5. Extra points: Add a new key to the dictionary called `Type`. In this case, the value of `Type` will be a list of strings. For some Pokemon, the value will be a single-element list, but for others, it will be a list of multiple elements. For example, the value of 'Type' of 'Slowpoke' will be ['Water', 'Psychic'].
6. Extra Points: Using the `urllib.request.urlretrieve` method, save the images of the psychic Pokemon in a folder called `images`. The images will be stored in the attribute 'sprite' in the API, read the docs to see how to get to that key. Use the following code to create a new folder.
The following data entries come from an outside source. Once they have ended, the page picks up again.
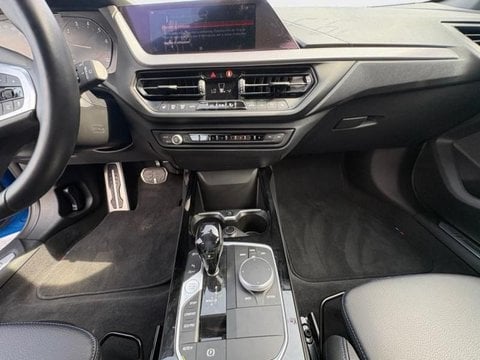 Voitures D'occasion À Dunkerque | Bmw Série 1 118I 136Ch M Sport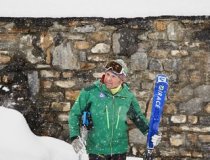 Courmayeur Bergtouren    2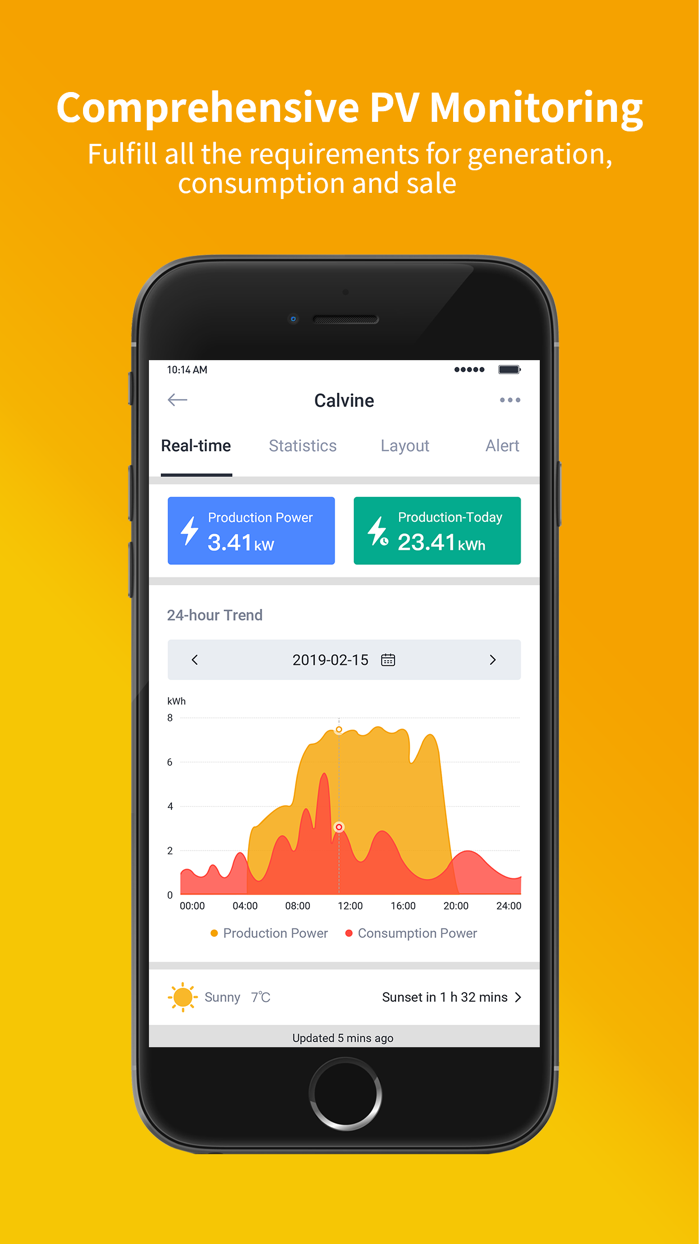 SUNBEAT ENERGY Client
For this challenge, getting the front_sprite is more than enough

In [None]:
import urllib.request
import os
from pathlib import Path
curr_dir = os.getcwd()
Path(f"{curr_dir}/images").mkdir(parents=True, exist_ok=True)

Since navigating through the API is a little more complicated than the previous challenges, I'll guide you through it.

In [None]:
## For example, for retrieving the image of a pokemon, we need to know the name of the pokemon
bulbasaur = requests.get('https://pokeapi.co/api/v2/pokemon/bulbasaur/')
urllib.request.urlretrieve(bulbasaur.json()['sprites']['front_default'], 'images/bulabasaur.png')

Now, try the same with the rest of the Pokemon you extracted previously!